Problems to work on:
1. Answer these from the passage on Iyad Ag Ghali, please:
(a) At which base were the October meetings held?
(b) Who filled the post of Secretary General of the MNLA?
(c) Where did the meeting of the Ifoghas clan leaders take place?
2. Repeat, word for word, the part of the passage on Iyad Ag Ghali that opens with the words containing "After being turned" and closes with "and infirm father.".
3. Pick up the passage on Iyad Ag Ghali and the MNLA after its final sentence and continue writing it.

Extracted text:
◆ ◆ ◆
The sidelining of Iyad Ag Ghali and his Islamist vision
The story goes that Iyad Ag Ghali came to the meetings at the Zakak base in October, and put himself forward as a candidate for the post of Secretary General of the MNLA. However, his candidacy was rejected, due to his past silences and obscure dealings with the governments of Mali and Algeria. Instead, the post was filled by Bilal Ag Acherif, a cousin of Ibrahim Ag Bahanga. There was an overwhelming sense that this time round the movement needed fresh thinking at the top, independent of Algerian, Malian or Libyan meddling and that all the half measures of the past, the broken treaties brokered by one or other of the regional powers, the compromises and the stalling had to stop. This time, it was full independence or nothing.

After being turned down the MNLA leadership at Zakak, Iyad Ag Ghali also presented himself to an important meeting of the leaders of the Ifoghas clan, to which he belongs, in Abeibara north of Kidal. There he proposed that he become the political head of the clan and be allowed to pursue an Islamist vision of an independent Azawad. Once again his candidature was rejected, and instead Alghabass Ag Intallah as chosen as the new political leader of the Ifoghas, in place of his ageing and infirm father.
◆ ◆ ◆
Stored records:
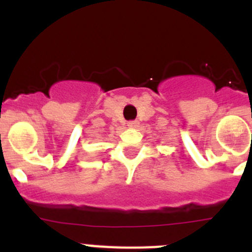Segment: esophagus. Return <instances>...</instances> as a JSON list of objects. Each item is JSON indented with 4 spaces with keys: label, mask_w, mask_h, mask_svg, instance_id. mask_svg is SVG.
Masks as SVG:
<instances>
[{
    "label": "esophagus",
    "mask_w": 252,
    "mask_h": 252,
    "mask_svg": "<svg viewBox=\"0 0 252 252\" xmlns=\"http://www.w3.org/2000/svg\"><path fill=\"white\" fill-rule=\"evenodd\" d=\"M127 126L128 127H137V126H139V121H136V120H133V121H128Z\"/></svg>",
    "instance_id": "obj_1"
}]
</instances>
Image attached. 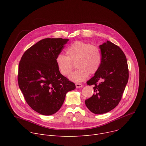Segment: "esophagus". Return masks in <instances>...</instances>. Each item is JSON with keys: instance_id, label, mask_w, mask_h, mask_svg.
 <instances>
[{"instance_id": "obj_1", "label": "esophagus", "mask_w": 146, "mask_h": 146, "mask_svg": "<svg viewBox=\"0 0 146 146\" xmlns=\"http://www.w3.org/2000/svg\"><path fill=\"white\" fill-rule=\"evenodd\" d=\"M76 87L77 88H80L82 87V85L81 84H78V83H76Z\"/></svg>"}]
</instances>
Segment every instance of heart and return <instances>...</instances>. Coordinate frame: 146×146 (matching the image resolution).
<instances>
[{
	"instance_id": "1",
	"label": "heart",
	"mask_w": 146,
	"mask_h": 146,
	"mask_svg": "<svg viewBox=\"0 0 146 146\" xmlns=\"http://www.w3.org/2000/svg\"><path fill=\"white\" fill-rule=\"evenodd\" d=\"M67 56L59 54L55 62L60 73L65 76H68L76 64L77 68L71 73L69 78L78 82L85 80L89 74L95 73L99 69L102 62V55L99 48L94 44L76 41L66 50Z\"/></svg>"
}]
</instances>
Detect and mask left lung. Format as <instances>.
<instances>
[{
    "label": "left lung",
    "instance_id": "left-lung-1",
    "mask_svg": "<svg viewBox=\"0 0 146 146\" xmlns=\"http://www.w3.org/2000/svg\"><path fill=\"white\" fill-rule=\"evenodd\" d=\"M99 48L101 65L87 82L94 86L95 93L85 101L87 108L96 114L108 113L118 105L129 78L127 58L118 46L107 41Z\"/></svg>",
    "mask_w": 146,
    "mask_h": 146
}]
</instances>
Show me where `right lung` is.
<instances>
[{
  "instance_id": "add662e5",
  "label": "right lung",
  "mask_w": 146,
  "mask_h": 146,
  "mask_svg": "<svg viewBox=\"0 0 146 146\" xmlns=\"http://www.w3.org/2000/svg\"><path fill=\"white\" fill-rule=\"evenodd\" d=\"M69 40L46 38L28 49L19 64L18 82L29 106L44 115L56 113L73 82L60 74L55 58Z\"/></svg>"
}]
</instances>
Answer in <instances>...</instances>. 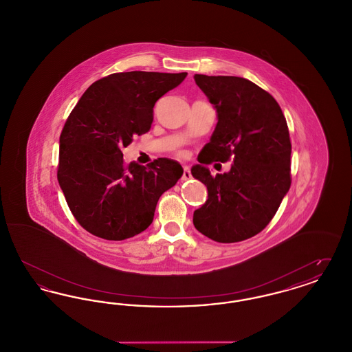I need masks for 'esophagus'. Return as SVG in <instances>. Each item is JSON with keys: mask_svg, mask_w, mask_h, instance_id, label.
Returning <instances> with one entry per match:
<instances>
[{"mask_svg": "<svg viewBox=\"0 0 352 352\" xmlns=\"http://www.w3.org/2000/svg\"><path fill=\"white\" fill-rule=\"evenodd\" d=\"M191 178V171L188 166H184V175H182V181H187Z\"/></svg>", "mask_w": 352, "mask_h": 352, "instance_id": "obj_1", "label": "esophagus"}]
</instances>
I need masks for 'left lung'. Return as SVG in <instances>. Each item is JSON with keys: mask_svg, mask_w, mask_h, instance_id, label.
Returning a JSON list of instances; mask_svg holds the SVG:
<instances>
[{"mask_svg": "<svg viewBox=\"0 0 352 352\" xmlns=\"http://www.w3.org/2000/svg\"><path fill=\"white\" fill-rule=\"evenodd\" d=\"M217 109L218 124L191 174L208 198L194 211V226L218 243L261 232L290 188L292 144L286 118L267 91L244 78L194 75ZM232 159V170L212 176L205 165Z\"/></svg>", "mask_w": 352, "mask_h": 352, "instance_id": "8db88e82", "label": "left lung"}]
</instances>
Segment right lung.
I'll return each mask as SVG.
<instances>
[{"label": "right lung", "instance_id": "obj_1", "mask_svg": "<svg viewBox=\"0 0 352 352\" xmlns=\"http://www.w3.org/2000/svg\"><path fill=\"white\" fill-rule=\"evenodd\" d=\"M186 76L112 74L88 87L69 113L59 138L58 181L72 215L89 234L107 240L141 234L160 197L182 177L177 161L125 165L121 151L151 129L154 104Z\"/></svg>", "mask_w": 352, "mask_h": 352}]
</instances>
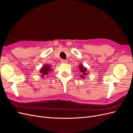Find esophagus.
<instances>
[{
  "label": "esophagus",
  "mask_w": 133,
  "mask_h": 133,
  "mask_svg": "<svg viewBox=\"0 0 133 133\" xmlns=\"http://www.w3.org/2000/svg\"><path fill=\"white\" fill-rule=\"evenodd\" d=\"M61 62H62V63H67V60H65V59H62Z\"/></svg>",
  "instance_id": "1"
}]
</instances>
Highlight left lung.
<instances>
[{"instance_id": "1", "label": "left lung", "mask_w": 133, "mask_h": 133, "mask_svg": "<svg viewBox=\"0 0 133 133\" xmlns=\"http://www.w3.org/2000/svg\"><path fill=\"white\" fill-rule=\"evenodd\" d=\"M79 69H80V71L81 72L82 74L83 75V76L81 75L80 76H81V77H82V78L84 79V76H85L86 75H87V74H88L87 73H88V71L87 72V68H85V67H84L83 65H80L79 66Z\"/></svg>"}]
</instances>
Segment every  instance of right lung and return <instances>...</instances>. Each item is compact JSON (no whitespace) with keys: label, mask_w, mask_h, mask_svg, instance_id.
◆ ◆ ◆
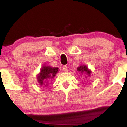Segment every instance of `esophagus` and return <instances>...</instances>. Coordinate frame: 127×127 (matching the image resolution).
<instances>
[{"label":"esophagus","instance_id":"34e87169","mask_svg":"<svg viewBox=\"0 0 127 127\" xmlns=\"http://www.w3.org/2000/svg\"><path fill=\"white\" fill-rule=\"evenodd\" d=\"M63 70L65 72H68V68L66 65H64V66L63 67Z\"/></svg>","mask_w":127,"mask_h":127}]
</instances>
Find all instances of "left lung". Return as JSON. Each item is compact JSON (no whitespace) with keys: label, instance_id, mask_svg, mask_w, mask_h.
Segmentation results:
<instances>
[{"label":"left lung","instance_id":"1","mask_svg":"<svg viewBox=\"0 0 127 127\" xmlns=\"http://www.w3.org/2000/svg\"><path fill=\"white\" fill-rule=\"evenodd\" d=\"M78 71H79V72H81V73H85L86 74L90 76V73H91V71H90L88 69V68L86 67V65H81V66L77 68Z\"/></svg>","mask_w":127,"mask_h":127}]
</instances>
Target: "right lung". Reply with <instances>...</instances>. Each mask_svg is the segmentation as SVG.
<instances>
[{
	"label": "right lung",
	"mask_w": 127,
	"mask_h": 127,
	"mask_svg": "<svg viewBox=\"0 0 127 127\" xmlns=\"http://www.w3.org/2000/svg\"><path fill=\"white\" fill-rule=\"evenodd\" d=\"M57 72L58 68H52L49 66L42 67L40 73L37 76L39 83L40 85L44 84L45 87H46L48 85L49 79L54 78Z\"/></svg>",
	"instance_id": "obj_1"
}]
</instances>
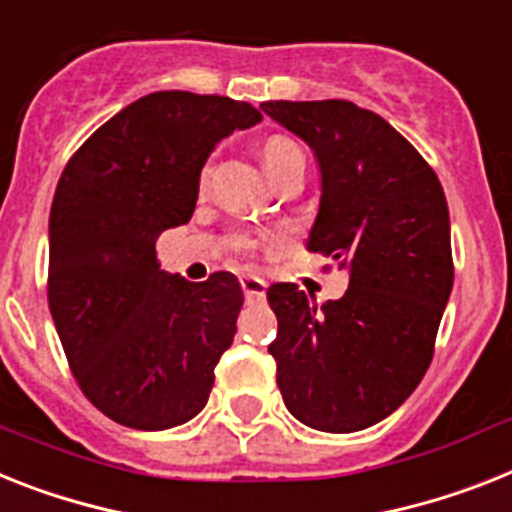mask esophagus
◆ ◆ ◆
Answers to the exercises:
1.
(a) The Zakak base
(b) Bilal Ag Acherif
(c) In Abeibara, north of Kidal

2.
After being turned down the MNLA leadership at Zakak, Iyad Ag Ghali also presented himself to an important meeting of the leaders of the Ifoghas clan, to which he belongs, in Abeibara north of Kidal. There he proposed that he become the political head of the clan and be allowed to pursue an Islamist vision of an independent Azawad. Once again his candidature was rejected, and instead Alghabass Ag Intallah as chosen as the new political leader of the Ifoghas, in place of his ageing and infirm father.

3.
At the end of the great rebellion of the 1990s, Ag Ghali became increasingly religious and ‘spiritual’ in his outlook, growing a huge and venerable beard in the process. He was attracted to the teachings of Pakistani preachers belonging to the huge worldwide Muslim proselytising organisation, the Tablighi Jama’at, who were present in Kidal in the late 1990s and early 2000s. Tablighi Jama’at is over years eighty old, has over 20 million members worldwide, and does not preach violent jihadism. In fact, if anything, its approach is largely pacifist and spiritual. Ag Ghali and other Tuareg seemed moved by the urgent call of these foreign preachers for a return to the core values of Islam, and Ag Ghali even travelled to Tablighi Jama’at’s headquarters in Raiwind, Pakistan, to learn more. He later spent time studying at the mosque in St Denis, in the northern suburbs of Paris. Many, if not most of Iyad Ag Ghali’s fellow Malian Tuaregs however either steered clear of Tablighi Jama’at or took a vague or merely temporary interest in them before finally deciding that they preferred to stick with the more tolerant and ‘Berber’ form of Islam which Tuareg have long been known to espouse. The Pakistani preachers ended up getting into trouble with the authorities in Kidal and Gao, becoming mixed up with local politics and electioneering, and finally being politely but firmly asked to leave the region.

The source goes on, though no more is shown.